Israel is our ancestor’s promise to protect the future. Israel is everything to Jews. It is not a utopia, but simply a safe haven which has never existed for us. We are history’s refugees, and while Israel is still central to our lives, the United States of America is one of the greatest things to ever happen to us. Anti-Semitism is far from eradicated, but compared to the sprawling anti-Semitism across Europe, America is a paradise (this is why the charges of anti-Semitism towards Jeremy Corbyn’s Labour Party are far more reasonable than this nonsense being pushed in Representative Ilhan Omar’s direction).

This emotional connection to the state of Israel is what AIPAC exploits for the current state of Israel’s benefit, and it works. Instead of representing their constituents and pushing back against this noise with a nuanced view of a religion divided over an incredibly complex topic, the Democratic Party folded like a lawn chair in a hurricane, and bent to this AIPAC/GOP attack, condemning Omar for comments that this Jew (and many, many, many, many, many others) staunchly asserts are not anti-Semitic. It’s impossible to ignore the contrast of this quick capitulation to bad-faith GOP and major media attacks with the House Democrats’ efforts to bottle up a censure vote against outright white supremacist Steve King.

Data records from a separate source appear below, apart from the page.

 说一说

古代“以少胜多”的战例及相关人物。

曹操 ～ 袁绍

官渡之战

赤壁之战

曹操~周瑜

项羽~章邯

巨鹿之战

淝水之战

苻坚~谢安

The final voice vote to censure Steve King was so defanged that Steve King voted for it.

In fact, with this statement the Democratic Party is actively aiding a very clear GOP-led anti-Semitic attack on the first two Muslim women in congress (the GOP is also targeting Rashida “impeach the MFer” Tlaib for her pro-Palestinian stances). There is no topic that makes me more disillusioned with the Democratic Party than Israel. They simply do not represent liberal Jews. Instead, they bend to a lobbying organization that gave Trump a standing ovation the last time he spoke at their conference because AIPAC is simply that powerful in our nation’s capital.

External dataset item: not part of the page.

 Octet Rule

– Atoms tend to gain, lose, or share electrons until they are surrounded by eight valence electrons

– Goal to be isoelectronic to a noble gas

Because Omar has more sense than most Democratic politicians and because she finds herself in an impossible and unfair situation, she did the only thing she could do and apologized in a statement where she still stood her ground on the substantive assertion she was making that so many bad-faith actors in this saga have seemingly chosen to ignore.

The current state of Israel stands against so much of what the theoretical state of Israel promised. Jews have been persecuted nonstop throughout human history, and now that we have our own state, we are using its power to persecute another Semitic people—effectively our ancestral brothers and sisters. Jews will continue to squabble over this topic just as we have for centuries, and what non-Jews need to keep in mind is that there is far from a consensus on the topic of Israel among all American Jews. Equating AIPAC’s priorities with the priorities of all Jews is trafficking in the same kind of cartoonish conspiracy theorizing these D.C. brainwormed folks are Very Seriously trying to condemn.